The thangkas I paint and that our students paint are more vivid in terms of colour than the traditional Tibetan images. Our style has emerged as a response to the visionary material itself, and so the Aro gTér style is characterized by the dominance of the five elemental colours. A thangka is intended to depict the pure light display of the elements: earth (yellow), water (white), fire (red), air (green)and space (blue) – and so these colours should be vivid. There are various schools or traditions of thangka painting and they all differ according to certain considerations. Some people have thought that my style represents a westernization – but this is a misunderstanding of the reasoning behind the greater vividness and simplicity of the images. The ideal thangka would be a holographic light image suspended in space, so I attempt to portray the translucency of that visionary dimension as faithfully as I can.

In order to be invisible as a painter I need to fail to observe myself painting. Painting simply needs to happen. There is concentration – but the concentration cannot be forced. I must be relaxed as well – but not sloppy or absent-minded. When concentration and relaxation are undivided, the lines flow. If I become self-conscious, the drawing becomes like wading through mud.

The sense of accurate observation I try to achieve is one that could be described as spacious and honest.
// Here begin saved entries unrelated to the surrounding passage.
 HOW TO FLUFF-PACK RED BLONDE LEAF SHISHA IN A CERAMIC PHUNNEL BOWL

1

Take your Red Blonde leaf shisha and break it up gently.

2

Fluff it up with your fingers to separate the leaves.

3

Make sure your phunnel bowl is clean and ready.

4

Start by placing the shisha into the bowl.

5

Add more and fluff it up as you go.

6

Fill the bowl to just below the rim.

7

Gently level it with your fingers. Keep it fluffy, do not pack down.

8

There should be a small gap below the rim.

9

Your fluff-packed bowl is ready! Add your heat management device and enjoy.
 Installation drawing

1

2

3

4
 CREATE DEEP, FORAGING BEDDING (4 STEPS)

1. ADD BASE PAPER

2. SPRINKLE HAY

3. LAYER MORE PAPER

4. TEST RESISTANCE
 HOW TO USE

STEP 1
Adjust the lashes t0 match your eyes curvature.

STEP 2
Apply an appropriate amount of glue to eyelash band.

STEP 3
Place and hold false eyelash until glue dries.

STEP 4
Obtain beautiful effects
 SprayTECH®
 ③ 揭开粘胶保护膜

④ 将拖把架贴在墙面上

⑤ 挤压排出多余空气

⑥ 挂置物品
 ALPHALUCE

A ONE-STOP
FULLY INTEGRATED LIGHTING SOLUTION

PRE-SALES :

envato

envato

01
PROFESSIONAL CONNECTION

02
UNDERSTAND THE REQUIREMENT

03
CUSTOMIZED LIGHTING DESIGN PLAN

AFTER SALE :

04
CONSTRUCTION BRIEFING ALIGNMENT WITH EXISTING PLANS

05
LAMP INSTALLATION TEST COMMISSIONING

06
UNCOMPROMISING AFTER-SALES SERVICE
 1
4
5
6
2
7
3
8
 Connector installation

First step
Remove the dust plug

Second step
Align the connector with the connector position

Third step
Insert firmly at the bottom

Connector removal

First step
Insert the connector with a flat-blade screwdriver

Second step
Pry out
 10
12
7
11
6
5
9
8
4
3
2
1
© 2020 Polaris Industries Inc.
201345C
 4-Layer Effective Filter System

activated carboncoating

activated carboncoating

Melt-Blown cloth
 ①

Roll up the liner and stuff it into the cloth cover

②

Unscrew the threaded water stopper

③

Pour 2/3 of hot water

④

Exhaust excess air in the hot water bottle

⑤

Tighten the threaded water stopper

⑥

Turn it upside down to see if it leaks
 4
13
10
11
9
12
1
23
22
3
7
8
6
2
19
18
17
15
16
I need to work quite hard to make progress, especially with a new drawing, but I cannot allow myself to become impatient or frustrated. Like a midwife, I need to allow the image to be born, and sometimes – especially with the initial line drawing, that can take a long time. There is no guarantee once the paper goes into labour when the point of birth will occur. I start with a written description of the yidam and maybe other references, which generally guide the emerging form. When working from a visionary source, however, this information is only half of the equation – the "form aspect." There is then the "emptiness aspect", for which there is no description. One might call that creativity, of course – but not if one considers oneself to be a visionary midwife.

Maybe there is no difference in terms of pure creativity between a thangka painter and an artist – apart from how one sees oneself and one's engagement. If I were to polish a piece of copper until I could see my face in it – it may be a perfect work of polishing, but each individual would see a different face. Everyone who practises using a thangka that I have painted could experience his or her own enlightened mind, but the reflective surface, the yidam, is not my creation – I merely polished that mirror. In polishing a mirror or painting a thangka, the most important consideration is to avoid distortion, so that whoever gazes into the mirror sees their enlightened nature – face to face.